Martine Zwick Monney


Première édition: December 2020

Sous le terme « mesures d’incitation » peuvent être regroupées toutes les mesures qui visent, principalement par des incitations financières, à stimuler l’activité des bénéficiaires de prestations sociales, que ce soit au niveau de certaines assurances sociales ou prestations sociales sous condition de ressources. L’objectif est double : d’une part, influencer le comportement des individus en les incitant à chercher, trouver et rester en emploi afin de tendre vers l’autonomie financière sans l’aide de prestations de l’État et, d’autre part, éviter des effets de dépendance aux prestations ou des phénomènes de « trappe de pauvreté », c’est-à-dire des effets de dissuasion à rejoindre le marché du travail.
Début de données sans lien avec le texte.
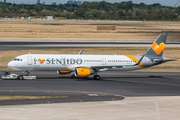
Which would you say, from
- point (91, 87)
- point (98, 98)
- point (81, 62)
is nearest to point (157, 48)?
point (81, 62)

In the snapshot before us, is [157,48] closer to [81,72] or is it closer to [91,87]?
[81,72]

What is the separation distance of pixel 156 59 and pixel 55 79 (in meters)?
18.8

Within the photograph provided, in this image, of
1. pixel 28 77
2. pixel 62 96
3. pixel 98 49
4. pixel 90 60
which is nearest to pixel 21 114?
pixel 62 96

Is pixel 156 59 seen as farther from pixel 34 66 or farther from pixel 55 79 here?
pixel 34 66

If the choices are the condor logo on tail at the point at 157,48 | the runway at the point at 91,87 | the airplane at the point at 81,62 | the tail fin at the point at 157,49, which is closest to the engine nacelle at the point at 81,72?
the airplane at the point at 81,62

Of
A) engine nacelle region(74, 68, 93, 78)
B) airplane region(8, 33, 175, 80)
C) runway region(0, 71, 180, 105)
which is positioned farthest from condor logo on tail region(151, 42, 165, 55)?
engine nacelle region(74, 68, 93, 78)

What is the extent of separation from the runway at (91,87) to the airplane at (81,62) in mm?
1796

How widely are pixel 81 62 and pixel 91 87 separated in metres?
7.88

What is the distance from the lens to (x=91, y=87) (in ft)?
139

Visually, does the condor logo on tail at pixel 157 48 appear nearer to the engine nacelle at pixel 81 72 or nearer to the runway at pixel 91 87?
the runway at pixel 91 87

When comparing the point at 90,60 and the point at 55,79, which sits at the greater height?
the point at 90,60

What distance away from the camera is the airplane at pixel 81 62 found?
47.1 m

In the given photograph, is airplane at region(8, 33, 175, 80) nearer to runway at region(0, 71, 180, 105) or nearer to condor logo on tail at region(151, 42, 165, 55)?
condor logo on tail at region(151, 42, 165, 55)

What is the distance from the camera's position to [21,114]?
26.2 m
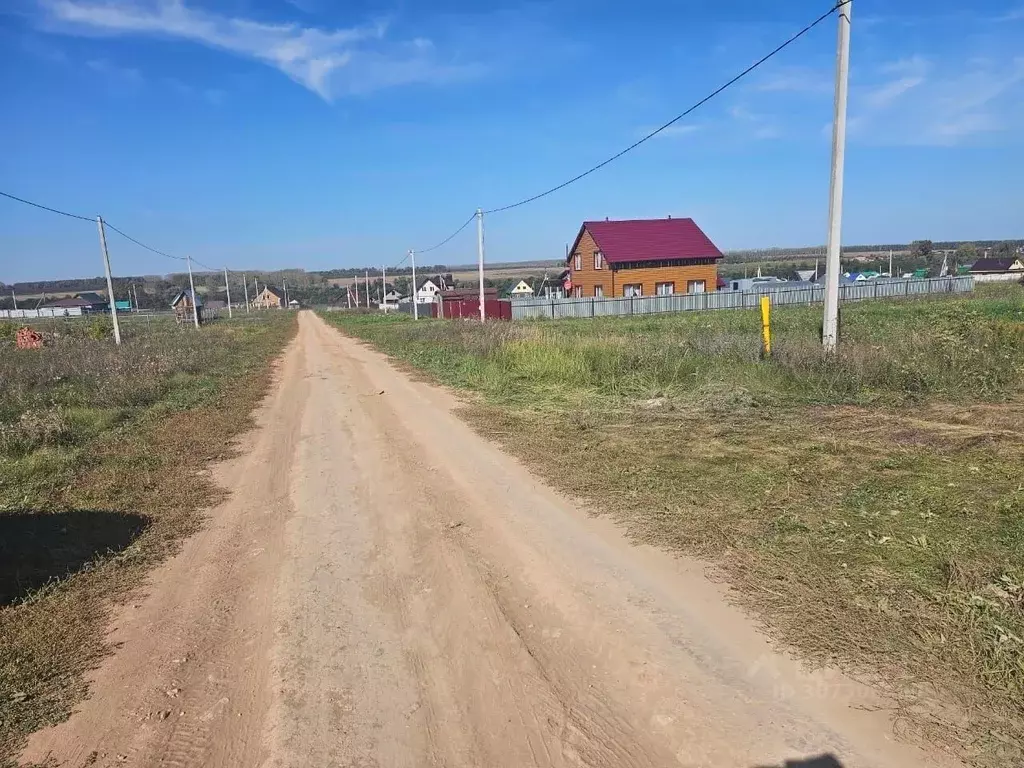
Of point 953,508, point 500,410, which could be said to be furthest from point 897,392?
point 500,410

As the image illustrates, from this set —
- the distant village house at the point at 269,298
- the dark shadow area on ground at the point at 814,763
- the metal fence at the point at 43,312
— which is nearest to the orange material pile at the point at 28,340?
the dark shadow area on ground at the point at 814,763

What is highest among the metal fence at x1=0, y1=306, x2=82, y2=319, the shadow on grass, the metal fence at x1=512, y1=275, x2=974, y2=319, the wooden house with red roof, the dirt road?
the wooden house with red roof

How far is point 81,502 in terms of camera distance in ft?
19.8

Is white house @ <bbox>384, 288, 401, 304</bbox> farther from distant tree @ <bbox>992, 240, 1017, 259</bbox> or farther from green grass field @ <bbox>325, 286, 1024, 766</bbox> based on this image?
green grass field @ <bbox>325, 286, 1024, 766</bbox>

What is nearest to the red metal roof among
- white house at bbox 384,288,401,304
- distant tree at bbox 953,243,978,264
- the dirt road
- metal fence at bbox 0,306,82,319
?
the dirt road

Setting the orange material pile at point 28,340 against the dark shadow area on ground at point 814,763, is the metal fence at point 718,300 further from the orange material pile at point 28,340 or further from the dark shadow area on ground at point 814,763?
the dark shadow area on ground at point 814,763

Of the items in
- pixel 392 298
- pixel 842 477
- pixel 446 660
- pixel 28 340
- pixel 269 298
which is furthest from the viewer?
pixel 269 298

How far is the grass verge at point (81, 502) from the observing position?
344 cm

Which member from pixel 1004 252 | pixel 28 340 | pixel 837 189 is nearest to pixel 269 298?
pixel 28 340

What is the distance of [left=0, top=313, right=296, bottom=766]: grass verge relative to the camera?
3436 millimetres

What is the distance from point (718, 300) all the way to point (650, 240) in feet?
23.7

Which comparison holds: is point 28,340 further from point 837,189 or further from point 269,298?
point 269,298

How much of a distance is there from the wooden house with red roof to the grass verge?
3498 cm

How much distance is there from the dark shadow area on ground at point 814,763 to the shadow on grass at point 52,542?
187 inches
Ces mesures sont prioritairement d’ordre financier. Elles s’adressent pour la plupart directement aux bénéficiaires. Par exemple, dans le cadre de l’aide sociale, le supplément d’intégration encourage les personnes à faire des efforts particuliers en faveur de leur insertion (formation, participation à des programmes d’insertion socioprofessionnelle, etc.). D’autres mesures s’adressent aux employeur·euse·s (l’allocation d’initiation au travail qui est une participation de l’assurance-chômage au paiement de l’employé durant sa période d’initiation ou encore le placement à l’essai dans le cadre de l’assurance-invalidité).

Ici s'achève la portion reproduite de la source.